Task directions
In the post on entropy and the Kullback-Leibler divergence, how many letters make up each morning message?

In this post, I am going to write about Shannon's information, entropy, cross-entropy and the Kullback-Leibler divergence. With the last two concepts being heavily used in machine learning I think it is nice to have a good understanding of the meaning and relationship of these terms.

So to try to explain these concepts I would like to first post a question/exercise:

Suppose we have 4 letters A, B, C and D in some alphabet we will use to communicate between each other through some channel. I tell you that I will be sending you a messsage every morning. This message will have no meaning, it will be just a concatenation of 2 out of these 4 letters picked randomly with equal probability.

Let's generate some messages:

import numpy as np

abecedary = ["A", "B", "C", "D"]
p = np.array([1/len(abecedary)] * len(abecedary))
np.random.choice(abecedary, size=(10,2), p=p)

Raw records:
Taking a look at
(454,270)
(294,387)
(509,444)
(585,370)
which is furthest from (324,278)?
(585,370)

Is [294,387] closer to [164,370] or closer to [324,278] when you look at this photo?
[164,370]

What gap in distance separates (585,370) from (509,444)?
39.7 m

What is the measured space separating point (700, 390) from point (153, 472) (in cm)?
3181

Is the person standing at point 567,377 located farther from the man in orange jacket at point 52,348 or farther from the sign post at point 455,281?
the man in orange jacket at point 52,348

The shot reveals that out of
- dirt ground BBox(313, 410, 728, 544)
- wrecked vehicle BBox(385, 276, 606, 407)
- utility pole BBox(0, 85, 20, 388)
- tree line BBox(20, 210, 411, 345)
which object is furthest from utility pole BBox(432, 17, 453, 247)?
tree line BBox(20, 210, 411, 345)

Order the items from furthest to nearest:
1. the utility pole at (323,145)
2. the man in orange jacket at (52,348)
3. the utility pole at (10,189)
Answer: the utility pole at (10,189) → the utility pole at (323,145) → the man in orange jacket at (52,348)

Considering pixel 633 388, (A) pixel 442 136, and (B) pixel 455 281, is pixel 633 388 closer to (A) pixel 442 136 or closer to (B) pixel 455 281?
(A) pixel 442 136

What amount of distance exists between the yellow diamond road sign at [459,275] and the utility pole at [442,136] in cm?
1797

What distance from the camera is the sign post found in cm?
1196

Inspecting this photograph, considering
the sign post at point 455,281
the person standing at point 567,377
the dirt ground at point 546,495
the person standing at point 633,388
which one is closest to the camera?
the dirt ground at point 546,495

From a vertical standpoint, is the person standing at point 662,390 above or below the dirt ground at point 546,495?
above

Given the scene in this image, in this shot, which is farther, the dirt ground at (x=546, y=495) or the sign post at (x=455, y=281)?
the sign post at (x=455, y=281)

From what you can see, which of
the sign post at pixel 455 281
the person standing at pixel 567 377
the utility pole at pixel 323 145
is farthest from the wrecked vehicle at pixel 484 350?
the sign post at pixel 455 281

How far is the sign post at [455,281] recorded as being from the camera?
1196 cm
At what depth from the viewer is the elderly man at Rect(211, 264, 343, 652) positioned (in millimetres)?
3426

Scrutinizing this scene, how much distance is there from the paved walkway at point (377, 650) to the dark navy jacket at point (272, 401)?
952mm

Task answer
Two letters, picked randomly with equal probability from A, B, C and D.